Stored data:
╭──

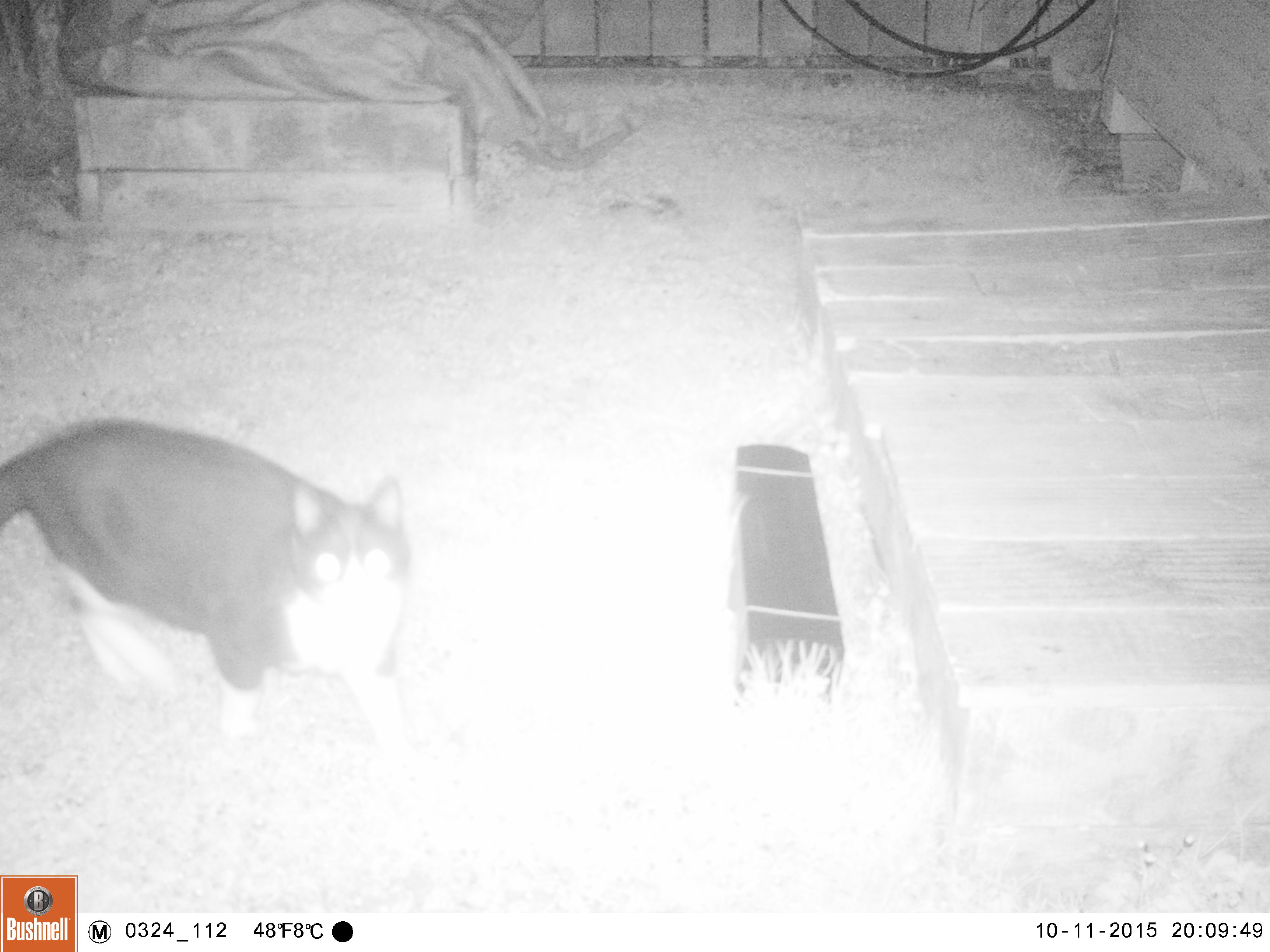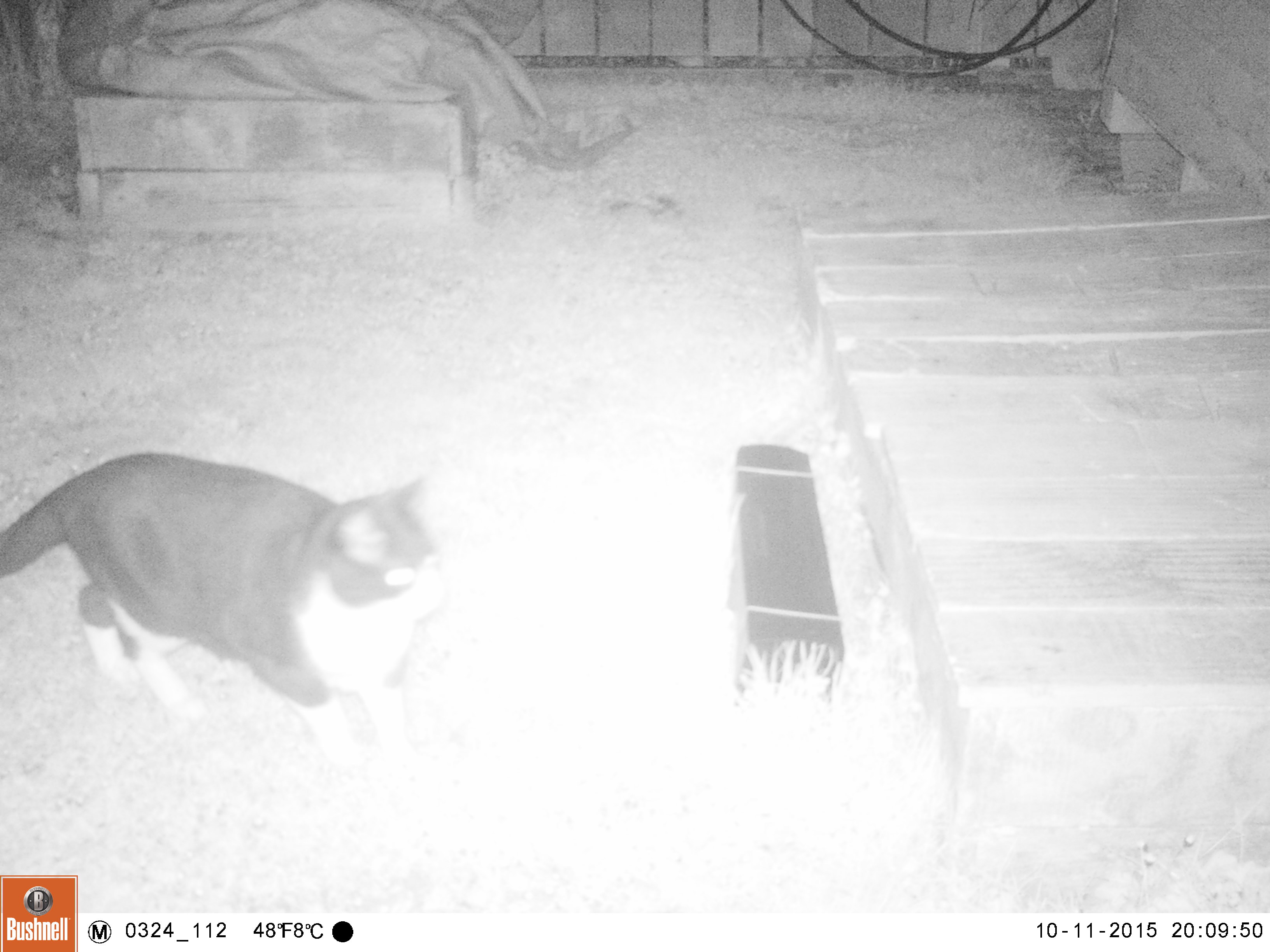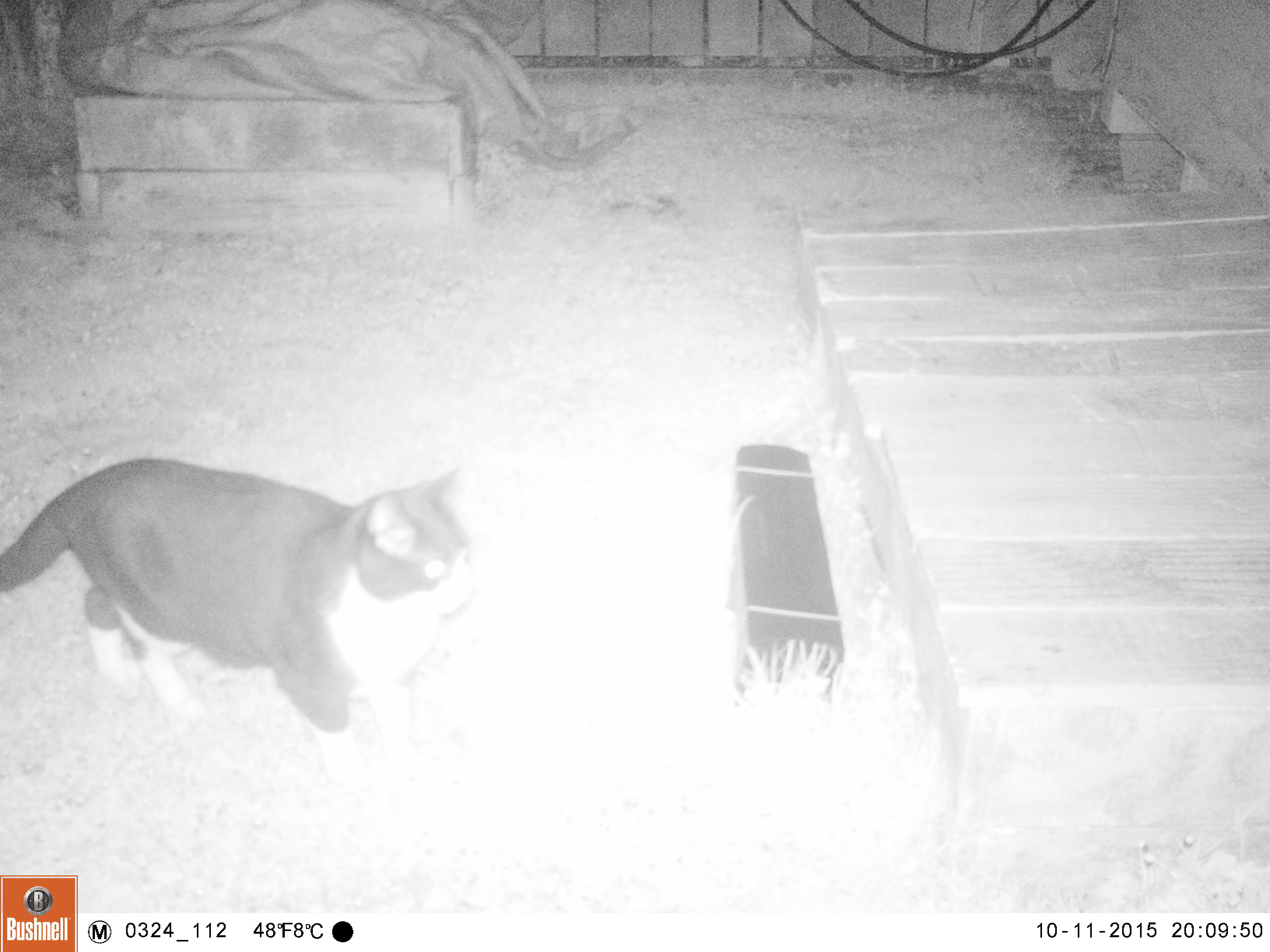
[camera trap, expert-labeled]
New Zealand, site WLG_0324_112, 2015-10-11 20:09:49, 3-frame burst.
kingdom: Animalia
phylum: Chordata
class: Mammalia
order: Carnivora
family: Felidae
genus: Felis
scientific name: Felis catus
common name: domestic cat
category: cat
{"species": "cat (domestic cat) (Felis catus)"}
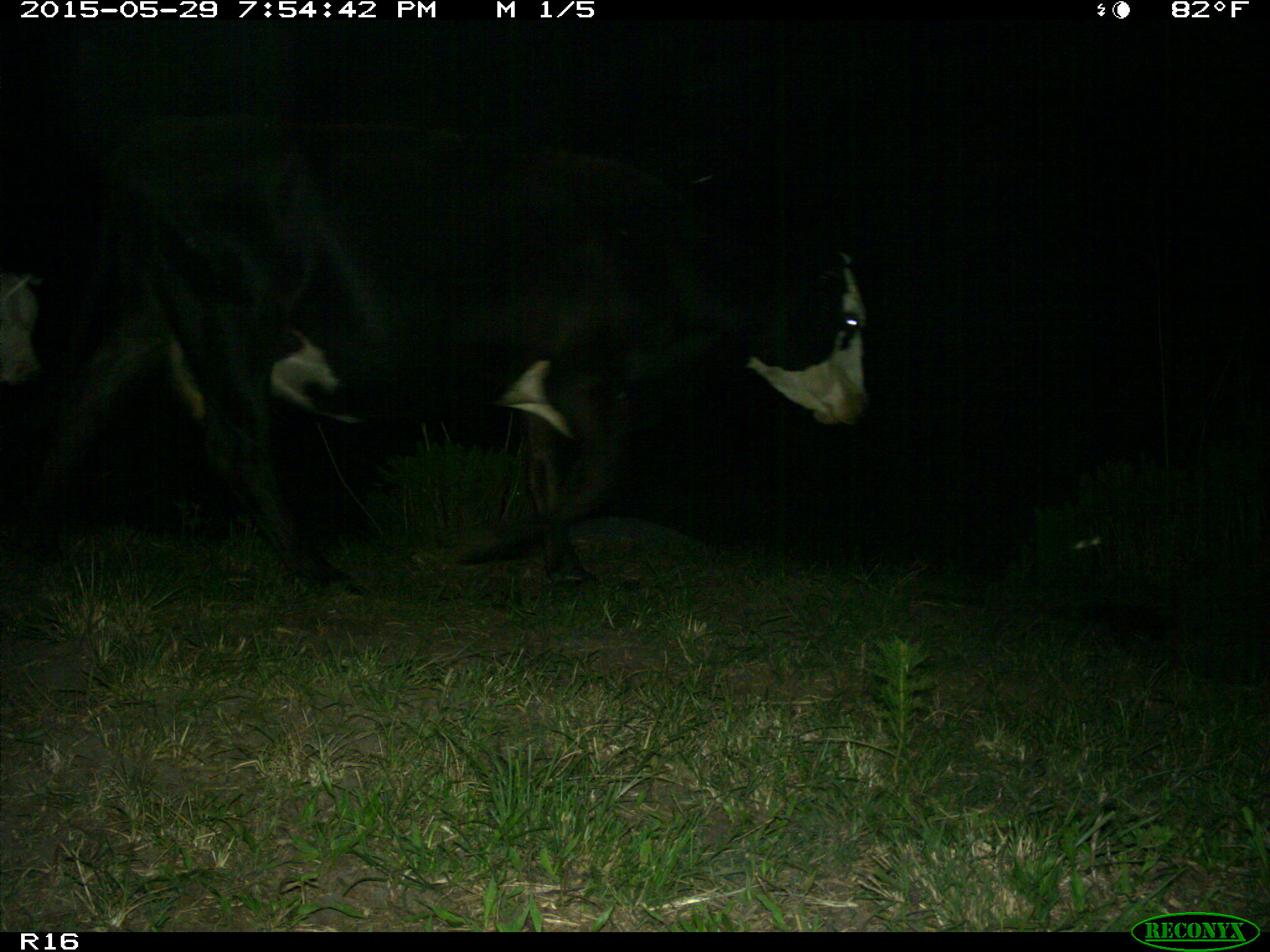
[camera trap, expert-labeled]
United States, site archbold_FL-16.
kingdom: Animalia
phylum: Chordata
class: Mammalia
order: Artiodactyla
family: Bovidae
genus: Bos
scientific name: Bos taurus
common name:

╰──

• [Task] What is needed is a word-for-word copy of the records above, excluding pictures.

• [Response to this task]
[camera trap, expert-labeled]
New Zealand, site WLG_0324_112, 2015-10-11 20:09:49, 3-frame burst.
kingdom: Animalia
phylum: Chordata
class: Mammalia
order: Carnivora
family: Felidae
genus: Felis
scientific name: Felis catus
common name: domestic cat
category: cat
{"species": "cat (domestic cat) (Felis catus)"}
[camera trap, expert-labeled]
United States, site archbold_FL-16.
kingdom: Animalia
phylum: Chordata
class: Mammalia
order: Artiodactyla
family: Bovidae
genus: Bos
scientific name: Bos taurus
common name:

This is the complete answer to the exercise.